Keep your eye on the code page: C# edition (warning about DllImport)


Often, we receive problem reports from customers who failed to keep their eye on the code page.

Does the SH­Get­File­Info function support files with non-ASCII characters in their names? We find that the function either fails outright or returns question marks when asked to provide information for files with non-ASCII characters in their name.

using System;
using System.Runtime.InteropServices;

class Program
{
 static void Main(string[] args)
 {
  string fileName = "BgṍRồ.txt";
  Console.WriteLine("File exists? {0}", System.IO.File.Exists(fileName));
  // assumes extensions are hidden

  string expected = "BgṍRồ";
  Test(fileName, SHGFI_DISPLAYNAME, expected);
  Test(fileName, SHGFI_DISPLAYNAME | SHGFI_USEFILEATTRIBUTES, expected);
 }

 static void Test(string fileName, uint flags, string expected)
 {
  var actual = GetNameViaSHGFI(fileName, flags);
  Console.WriteLine("{0} == {1} ? {2}", actual, expected, actual == expected);
 }

 static string GetNameViaSHGFI(string fileName, uint flags)
 {
  SHFILEINFO sfi = new SHFILEINFO();
  if (SHGetFileInfo(fileName, 0, ref sfi, Marshal.SizeOf(sfi),
                    flags) != IntPtr.Zero) {
   return sfi.szDisplayName;
  } else {
   return null;
  }
 }

 [StructLayout(LayoutKind.Sequential)]
 struct SHFILEINFO {
  public IntPtr hIcon;
  public int iIcon;
  public uint dwAttributes;
  [MarshalAs(UnmanagedType.ByValTStr, SizeConst = 260)]
  public string szDisplayName;
  [MarshalAs(UnmanagedType.ByValTStr, SizeConst = 80)]
  public string szTypeName;
 }

 const uint SHGFI_USEFILEATTRIBUTES = 0x10;
 const uint SHGFI_DISPLAYNAME = 0x0200;

 [DllImport("shell32.dll")]
 static extern IntPtr SHGetFileInfo(
    string path, uint fileAttributes, ref SHFILEINFO info, int cbSize,
    uint flags);
}
// Output:
// File exists?
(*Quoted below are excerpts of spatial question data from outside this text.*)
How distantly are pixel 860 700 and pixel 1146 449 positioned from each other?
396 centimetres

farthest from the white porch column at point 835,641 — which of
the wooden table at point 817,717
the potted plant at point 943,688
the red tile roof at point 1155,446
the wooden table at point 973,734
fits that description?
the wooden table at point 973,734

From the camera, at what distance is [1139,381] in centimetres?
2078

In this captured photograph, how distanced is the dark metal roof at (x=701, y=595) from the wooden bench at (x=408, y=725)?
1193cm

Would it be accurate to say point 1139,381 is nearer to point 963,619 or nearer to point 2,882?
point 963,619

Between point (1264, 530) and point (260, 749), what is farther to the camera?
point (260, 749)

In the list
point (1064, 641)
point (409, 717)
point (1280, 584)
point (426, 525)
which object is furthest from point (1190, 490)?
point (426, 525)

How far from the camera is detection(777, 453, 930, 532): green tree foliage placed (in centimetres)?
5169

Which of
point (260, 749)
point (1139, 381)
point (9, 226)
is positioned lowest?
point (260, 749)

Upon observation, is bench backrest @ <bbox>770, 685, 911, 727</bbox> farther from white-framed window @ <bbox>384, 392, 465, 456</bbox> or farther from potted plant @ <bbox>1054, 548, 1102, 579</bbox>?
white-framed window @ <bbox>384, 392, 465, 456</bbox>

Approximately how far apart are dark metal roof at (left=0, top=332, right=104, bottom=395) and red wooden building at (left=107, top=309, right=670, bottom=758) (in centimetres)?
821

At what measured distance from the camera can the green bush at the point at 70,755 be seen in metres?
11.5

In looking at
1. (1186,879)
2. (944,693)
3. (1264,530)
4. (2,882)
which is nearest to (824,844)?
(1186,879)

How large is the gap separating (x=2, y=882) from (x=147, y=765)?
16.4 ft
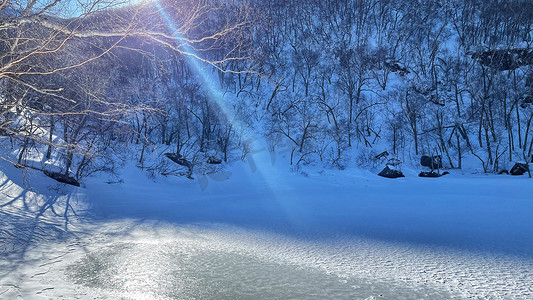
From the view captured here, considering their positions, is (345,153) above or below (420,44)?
below

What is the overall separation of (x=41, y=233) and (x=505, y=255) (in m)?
11.2

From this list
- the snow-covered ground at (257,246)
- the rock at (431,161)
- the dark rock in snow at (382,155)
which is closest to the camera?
the snow-covered ground at (257,246)

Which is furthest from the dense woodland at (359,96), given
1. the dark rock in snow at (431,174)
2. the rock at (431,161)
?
the dark rock in snow at (431,174)

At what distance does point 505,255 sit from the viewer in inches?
297

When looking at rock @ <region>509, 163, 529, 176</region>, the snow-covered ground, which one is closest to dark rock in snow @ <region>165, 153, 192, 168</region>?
the snow-covered ground

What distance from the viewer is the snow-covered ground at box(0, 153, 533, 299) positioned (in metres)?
5.52

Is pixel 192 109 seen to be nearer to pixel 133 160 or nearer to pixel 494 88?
pixel 133 160

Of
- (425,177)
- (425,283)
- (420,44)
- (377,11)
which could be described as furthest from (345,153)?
(377,11)

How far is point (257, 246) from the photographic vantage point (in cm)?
838

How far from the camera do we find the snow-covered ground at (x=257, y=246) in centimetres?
552

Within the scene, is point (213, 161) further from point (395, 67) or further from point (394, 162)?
point (395, 67)

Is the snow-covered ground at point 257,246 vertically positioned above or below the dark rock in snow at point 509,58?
below

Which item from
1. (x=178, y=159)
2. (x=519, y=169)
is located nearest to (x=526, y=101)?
(x=519, y=169)

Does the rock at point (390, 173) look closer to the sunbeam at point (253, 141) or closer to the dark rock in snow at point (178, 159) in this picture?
the sunbeam at point (253, 141)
True
//  == Bg?R? ? False
// Bg?R? == Bg?R? ? False

If we ask for the display name, the function fails even though the file does exist. If we also pass the SHGFI_USE­FILE­ATTRIBUTES flag to force the system to act as if the file existed, then it returns the file name but with question marks where the non-ASCII characters should be.

The SH­Get­File­Info function supports non-ASCII characters just fine, provided you call the version that supports non-ASCII characters!

The customer here fell into the trap of not keeping their eye on the code page. It goes back to an unfortunate choice of defaults in the System.Runtime.Interop­Services namespace: At the time the CLR was originally being developed, Windows operating systems derived from Windows 95 were still in common use, so the CLR folks decided to default to Char­Set.Ansi. This made sense back in the day, since it meant that your program ran the same on Windows 98 as it did in Windows NT. In the passage of time, the Windows 95 series of operating systems became obsolete, so the need to be compatible with it gradually disappeared. But too late. The rules were already set, and the default of Char­Set.Ansi could not be changed.

The solution is to specify Char­Set.Unicode explicitly in the Struct­Layout and Dll­Import attributes.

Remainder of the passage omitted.